(Stored data entries)
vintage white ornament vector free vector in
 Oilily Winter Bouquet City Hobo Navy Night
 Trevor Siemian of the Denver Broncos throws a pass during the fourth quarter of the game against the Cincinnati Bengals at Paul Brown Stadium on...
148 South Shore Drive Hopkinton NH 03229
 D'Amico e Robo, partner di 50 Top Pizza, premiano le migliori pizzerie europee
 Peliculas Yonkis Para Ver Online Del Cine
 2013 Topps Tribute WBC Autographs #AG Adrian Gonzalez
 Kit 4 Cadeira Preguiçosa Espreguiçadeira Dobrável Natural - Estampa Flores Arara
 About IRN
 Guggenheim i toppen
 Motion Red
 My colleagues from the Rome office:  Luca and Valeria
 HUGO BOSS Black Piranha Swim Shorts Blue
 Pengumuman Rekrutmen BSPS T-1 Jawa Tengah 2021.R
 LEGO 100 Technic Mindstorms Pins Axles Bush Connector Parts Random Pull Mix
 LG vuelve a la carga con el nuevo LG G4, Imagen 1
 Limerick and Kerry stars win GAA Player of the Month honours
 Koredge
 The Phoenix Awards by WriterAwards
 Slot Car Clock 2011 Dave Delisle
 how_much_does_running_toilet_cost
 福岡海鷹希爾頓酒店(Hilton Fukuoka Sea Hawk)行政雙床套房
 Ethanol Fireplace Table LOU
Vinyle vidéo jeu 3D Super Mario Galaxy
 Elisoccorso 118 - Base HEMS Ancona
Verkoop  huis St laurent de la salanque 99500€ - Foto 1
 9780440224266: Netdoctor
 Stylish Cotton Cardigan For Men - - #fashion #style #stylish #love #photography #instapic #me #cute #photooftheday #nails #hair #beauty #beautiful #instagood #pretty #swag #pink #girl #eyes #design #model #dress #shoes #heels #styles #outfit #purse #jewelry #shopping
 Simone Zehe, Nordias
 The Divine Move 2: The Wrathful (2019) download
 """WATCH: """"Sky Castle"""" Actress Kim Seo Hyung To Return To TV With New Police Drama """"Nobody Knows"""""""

▶ _EXERCISE PROMPT_: Above are the records; from them, give again exactly the lines from the one containing "Limerick and Kerry" to the one containing "9780440224266: Netdoctor", both lines included, and nothing more.

▶ _EXERCISE RESULT_:
 Limerick and Kerry stars win GAA Player of the Month honours
 Koredge
 The Phoenix Awards by WriterAwards
 Slot Car Clock 2011 Dave Delisle
 how_much_does_running_toilet_cost
 福岡海鷹希爾頓酒店(Hilton Fukuoka Sea Hawk)行政雙床套房
 Ethanol Fireplace Table LOU
Vinyle vidéo jeu 3D Super Mario Galaxy
 Elisoccorso 118 - Base HEMS Ancona
Verkoop  huis St laurent de la salanque 99500€ - Foto 1
 9780440224266: Netdoctor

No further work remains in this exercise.